The machine's modifications brought nightmare to Nigel Hightower in those first weeks following their implementation.
He counted each child lost to the new world and its machine dreams. Nigel roamed the new, plastic halls and watched as teams of dark-suited administrators delivered their candies and dark spectacles to the apartments where children resided. He noticed as the administrators now left the spectacles rather than the candy behind following their visits. The updates proved a success. The machine embraced the childrens' minds.
Nigel watched the children move listlessly through the new city's dull, plastic and white walls and realized he was alone. One after another, the children chose the machine's electronic wonders over whatever creatures the replicant maker introduced to the halls. Murders of fluttering, electronic crows shared flight with the replicant maker's crane. Nigel denied himself rest to make the lemurs whose springs bounded their bodies upon the walls and somersaulted them over the heads of boys and girls who paid no notice. Nigel transformed rubber bands and balsa wood into hovering dragonflies. Robotic nightingales sang through the night, while furry, white pandas in red fezzes cranked hurdy-gurdy machines through the day. No one noticed the noise.
Craftsmen in even the lost, old world would have admired the skill the replicant maker developed. With his miniature gears and miniscule rivets, Nigel Hightower turned into a magician, a veritable wizard who resurrected the wasted, old world's wildlife with mediums as simple as plastic, wood, porcelain or clay.
Yet none of the children any longer cared.
Now, the children knew the machine.
Nigel cried when he watched a girl pass his apartment with her hair clipped short so as not to impede the surgical implant that appeared upon the back of her neck. For he thought of that girl who, not so long ago, had worn a hand-crafted, pink flamingo brooch upon her lapel. The halls were filled with children sporting closely-cropped haircuts.
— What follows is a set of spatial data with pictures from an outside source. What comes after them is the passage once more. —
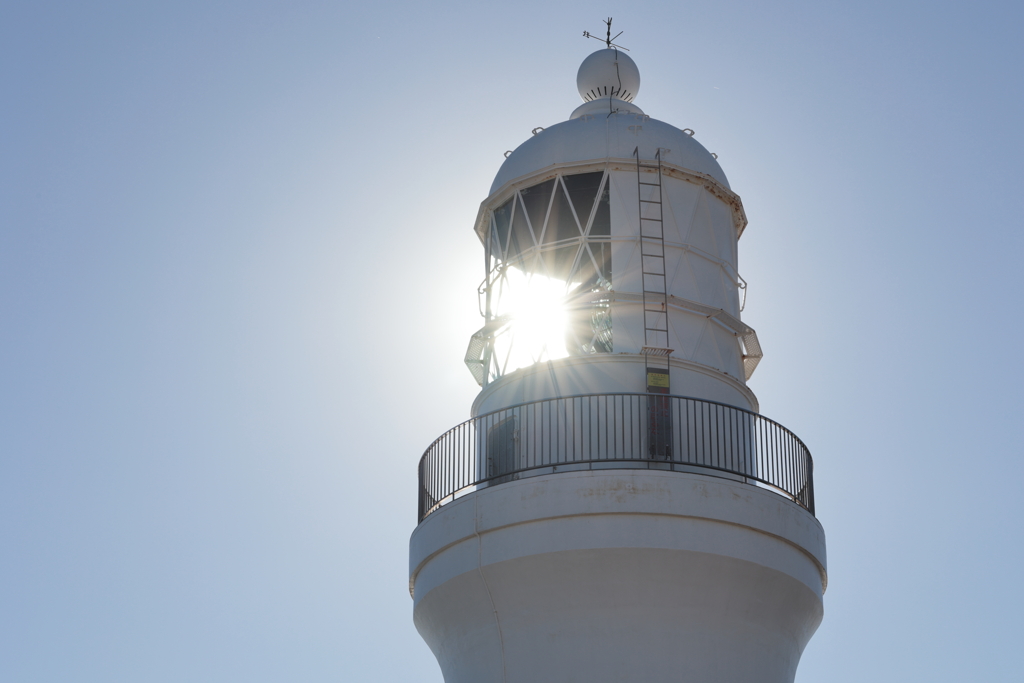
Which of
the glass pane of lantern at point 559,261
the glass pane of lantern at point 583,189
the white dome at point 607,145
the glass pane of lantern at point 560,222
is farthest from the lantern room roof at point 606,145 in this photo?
the glass pane of lantern at point 559,261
Nigel withdrew into his apartment's darkness and seldom opened his door.
Nigel Hightower was again alone, but he was not forgotten.
The knock upon his door did not surprise Nigel Hightower. Though he had brooded upon what course of action he would take when that knock reverberated through his chamber's darkness, Nigel still shivered in fear. He was torn between an impulse to peek into those spectacles he knew the administrators would offer and an instinct to flee from, or fight against, the new world those in the dark suits would offer. The back of his neck burned.
Mercifully, the administrators did not torture Mr. Hightower by knocking incessantly upon his door. They set the dark spectacles upon the ground outside of his apartment and retreated back down the same halls from which they had come. They would let Mr. Hightower answer the machine's newest invitation on his own time.